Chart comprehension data
--- START ---

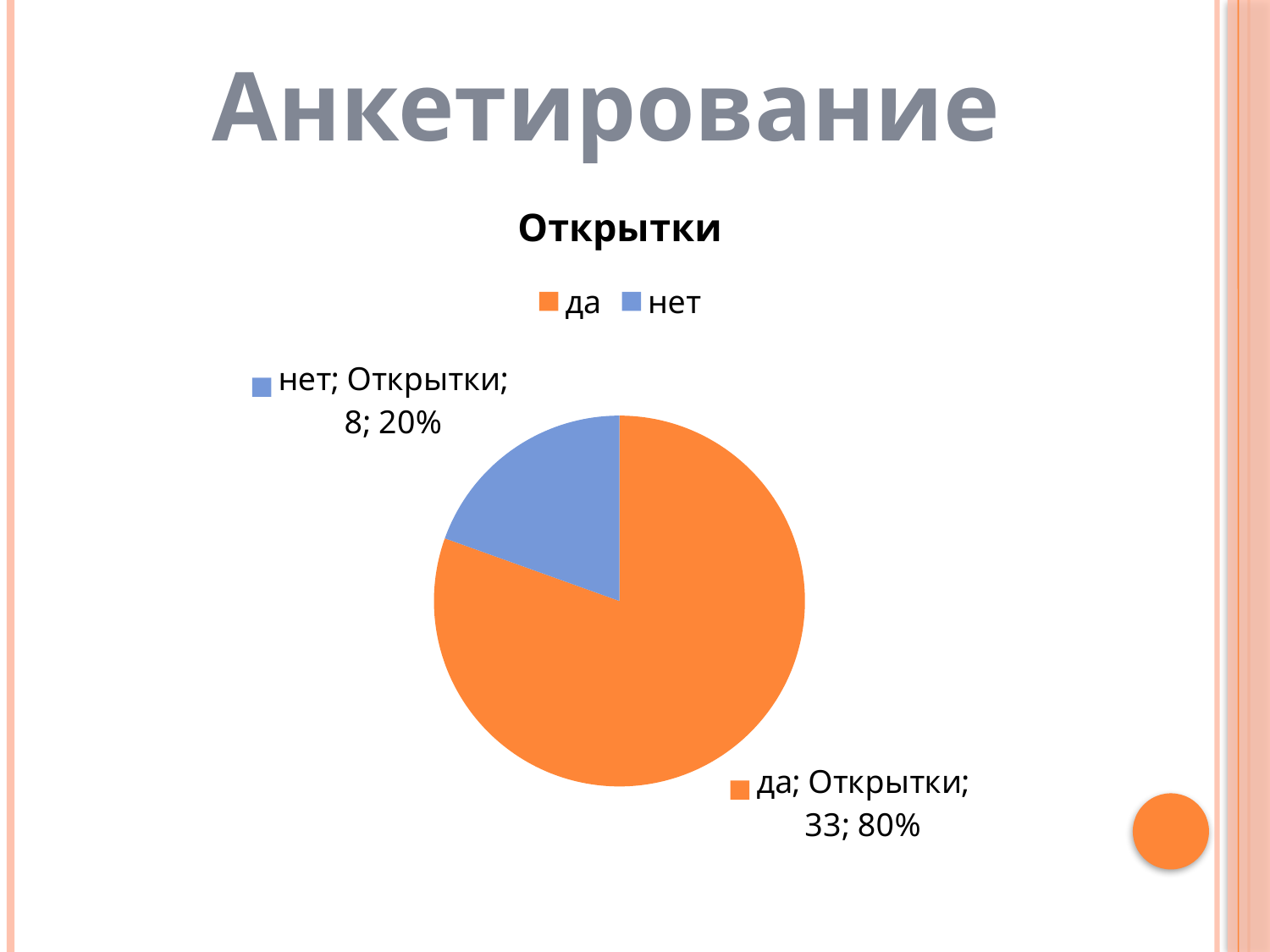
What is the title of the chart? Открытки What kind of chart is shown on the slide? pie chart Which category has the largest slice? да How many slices does the pie chart have? 2 How many entries does the legend list? 2 What is the difference between the values for "да" and "нет"? 25 What share of the pie does "нет" represent? 20% What is the value for "да"? 33 Which colour represents "нет" in the chart? blue Which category has the smallest slice? нет What share of the pie does "да" represent? 80% What is the value for "нет"? 8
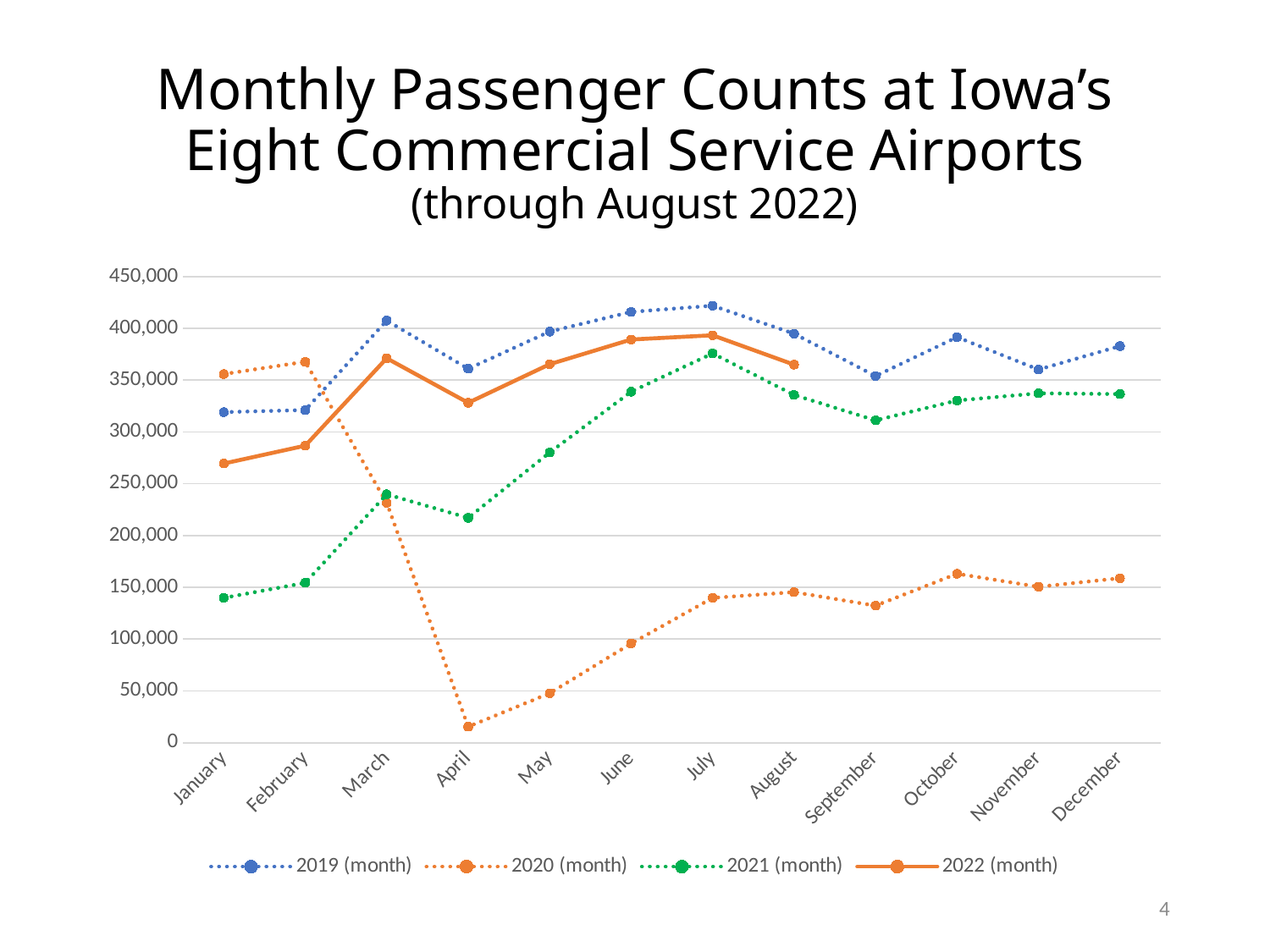
Which series is drawn with a solid line rather than a dotted line? 2022 (month) In January, which series has the larger value: 2020 (month) or 2022 (month)? 2020 (month) In which month is the 2021 (month) series at its highest? July Is the value for July in the 2022 (month) series greater or less than 350,000? greater Does the 2020 (month) series rise or fall from February to April? fall How many months are shown along the x axis? 12 Is the value for April in the 2020 (month) series greater or less than 50,000? less What kind of chart is shown on the slide? line chart How many series does the legend list? 4 In which month is the 2020 (month) series at its lowest? April Is the value for January in the 2021 (month) series greater or less than 150,000? less In January, which series has the larger value: 2019 (month) or 2021 (month)? 2019 (month)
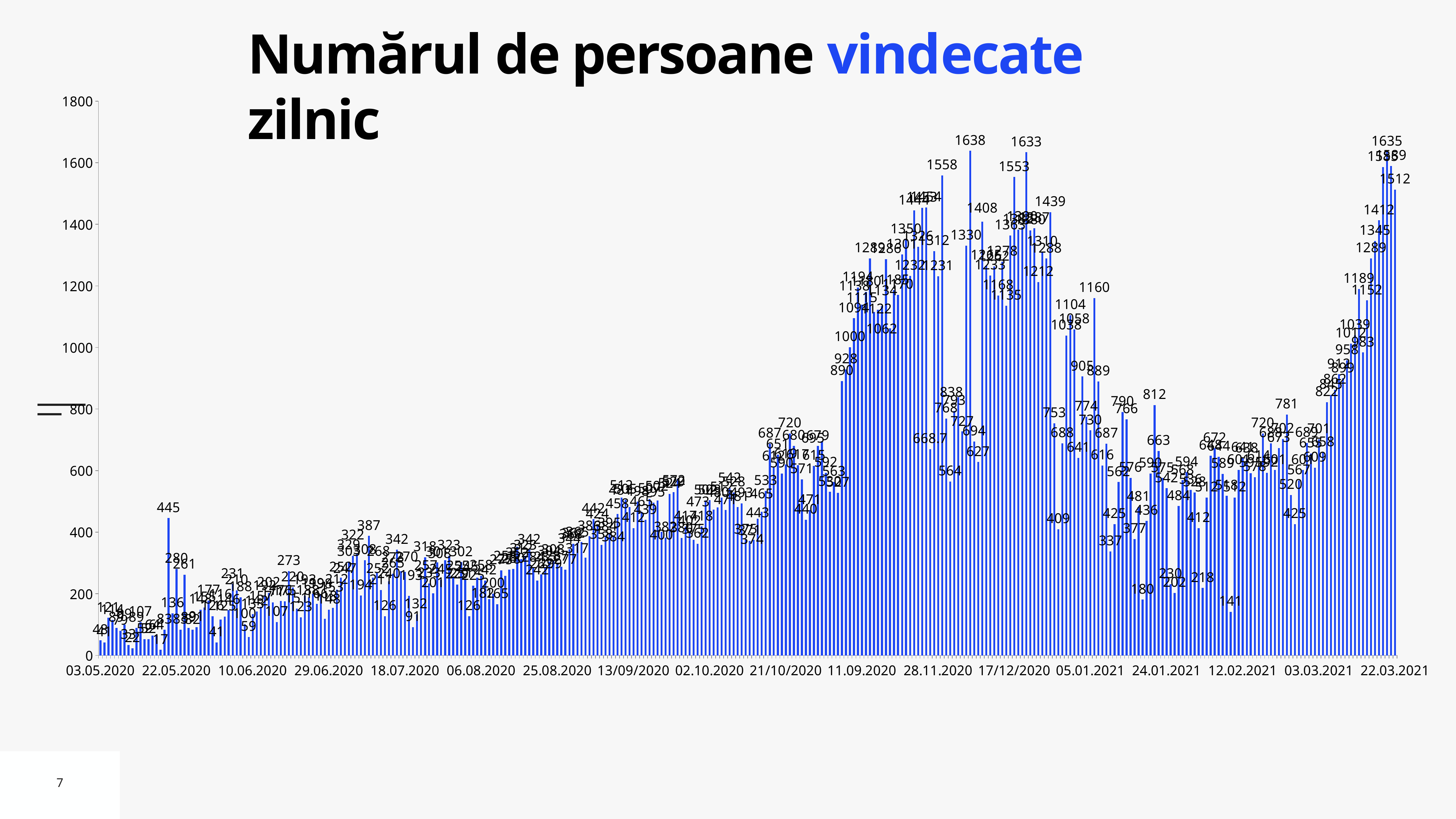
What kind of chart is shown on the slide? bar chart Is the highest value on the chart greater or less than 1600? greater How many date labels are shown on the x axis? 18 What is the first date label on the x axis? 03.05.2020 What is the difference between the labeled values 1638 and 1558? 80 Overall, do the values rise or fall from the left of the x axis to the right? rise What is the difference between the labeled values 1635 and 1512? 123 What is the highest value labeled on the chart? 1638 What is the maximum value shown on the y axis? 1800 Which is larger, the labeled value 1638 or the labeled value 1512? 1638 What is the title of the chart? Numărul de persoane vindecate zilnic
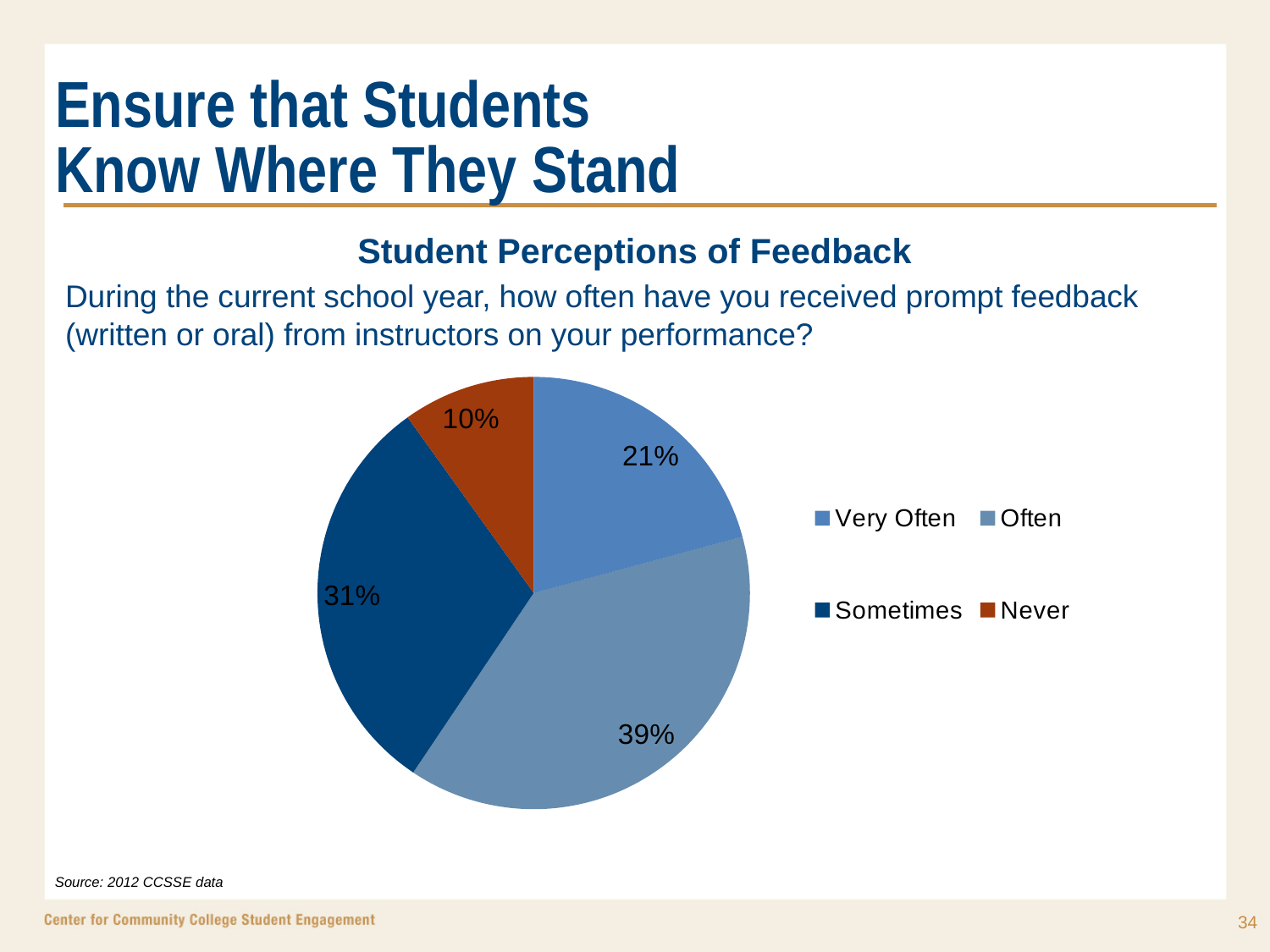
What is the title of the chart? Student Perceptions of Feedback Which response category has the smallest share of the pie? Never How many response categories does the pie chart show? 4 What percentage of students answered "Very Often"? 21% Which is larger, the share for "Very Often" or the share for "Sometimes"? Sometimes What colour is the "Never" slice in the pie chart? orange-brown What is the difference in percentage points between "Often" and "Sometimes"? 8 What kind of chart is shown on the slide? pie chart Which response category has the largest share of the pie? Often What percentage of students answered "Never"? 10% What percentage of students answered "Often"? 39% What percentage of students answered "Sometimes"? 31%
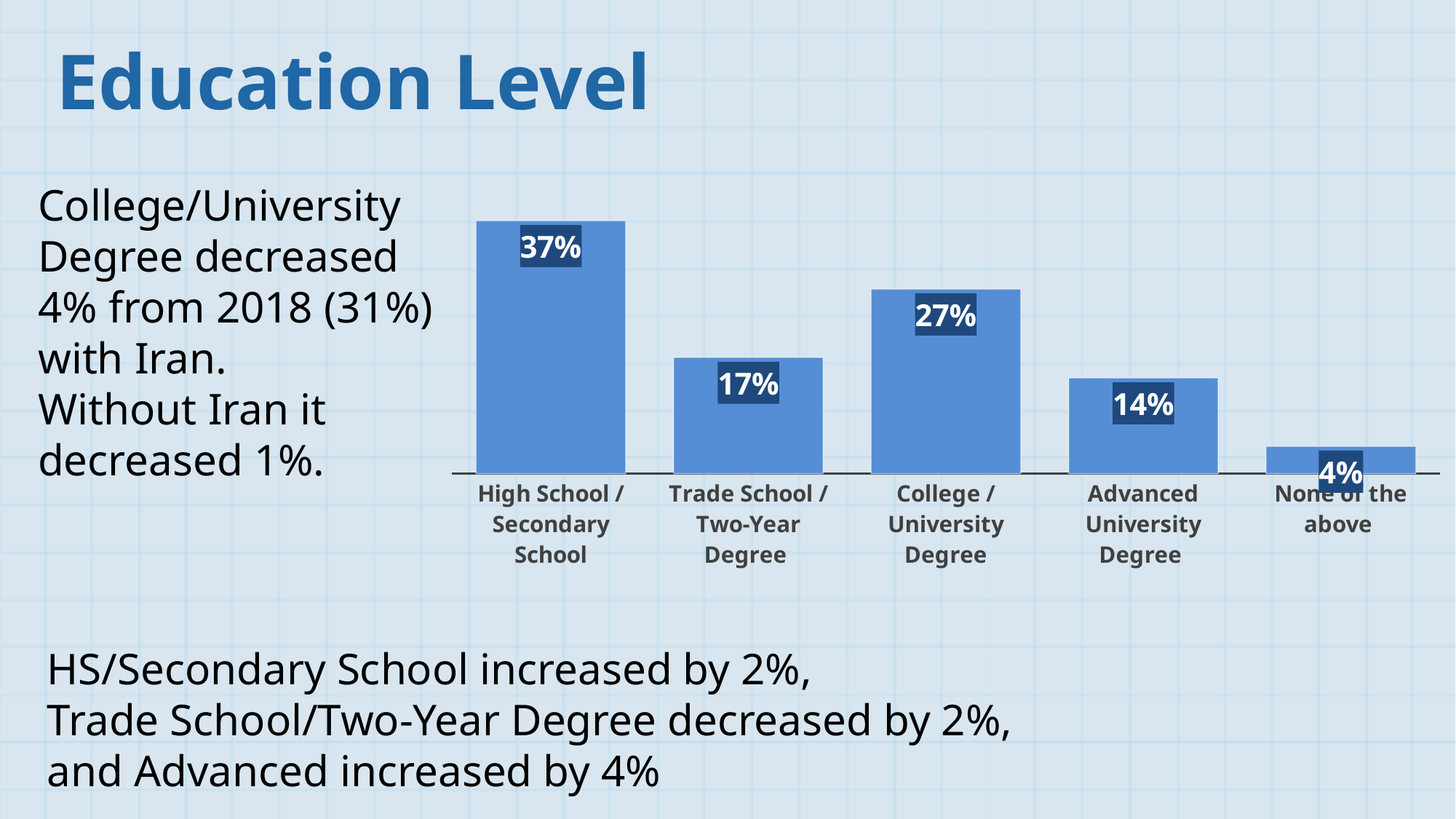
What is the value for College / University Degree? 27% Which category has the highest value? High School / Secondary School How many categories are shown in the chart? 5 What kind of chart is shown on the slide? Bar chart What is the difference between the values for High School / Secondary School and College / University Degree? 10% What is the value for High School / Secondary School? 37% What is the value for None of the above? 4% Which category has the lowest value? None of the above Which is larger, the value for Trade School / Two-Year Degree or Advanced University Degree? Trade School / Two-Year Degree What is the value for Trade School / Two-Year Degree? 17% What is the value for Advanced University Degree? 14% What is the title of the slide containing the chart? Education Level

--- END ---

Copy everything from the line containing "What is the title of the chart? Student" down to the end of the entries, word for word. Omit the pictures.

● **Solution below**:
What is the title of the chart? Student Perceptions of Feedback Which response category has the smallest share of the pie? Never How many response categories does the pie chart show? 4 What percentage of students answered "Very Often"? 21% Which is larger, the share for "Very Often" or the share for "Sometimes"? Sometimes What colour is the "Never" slice in the pie chart? orange-brown What is the difference in percentage points between "Often" and "Sometimes"? 8 What kind of chart is shown on the slide? pie chart Which response category has the largest share of the pie? Often What percentage of students answered "Never"? 10% What percentage of students answered "Often"? 39% What percentage of students answered "Sometimes"? 31%
What is the value for College / University Degree? 27% Which category has the highest value? High School / Secondary School How many categories are shown in the chart? 5 What kind of chart is shown on the slide? Bar chart What is the difference between the values for High School / Secondary School and College / University Degree? 10% What is the value for High School / Secondary School? 37% What is the value for None of the above? 4% Which category has the lowest value? None of the above Which is larger, the value for Trade School / Two-Year Degree or Advanced University Degree? Trade School / Two-Year Degree What is the value for Trade School / Two-Year Degree? 17% What is the value for Advanced University Degree? 14% What is the title of the slide containing the chart? Education Level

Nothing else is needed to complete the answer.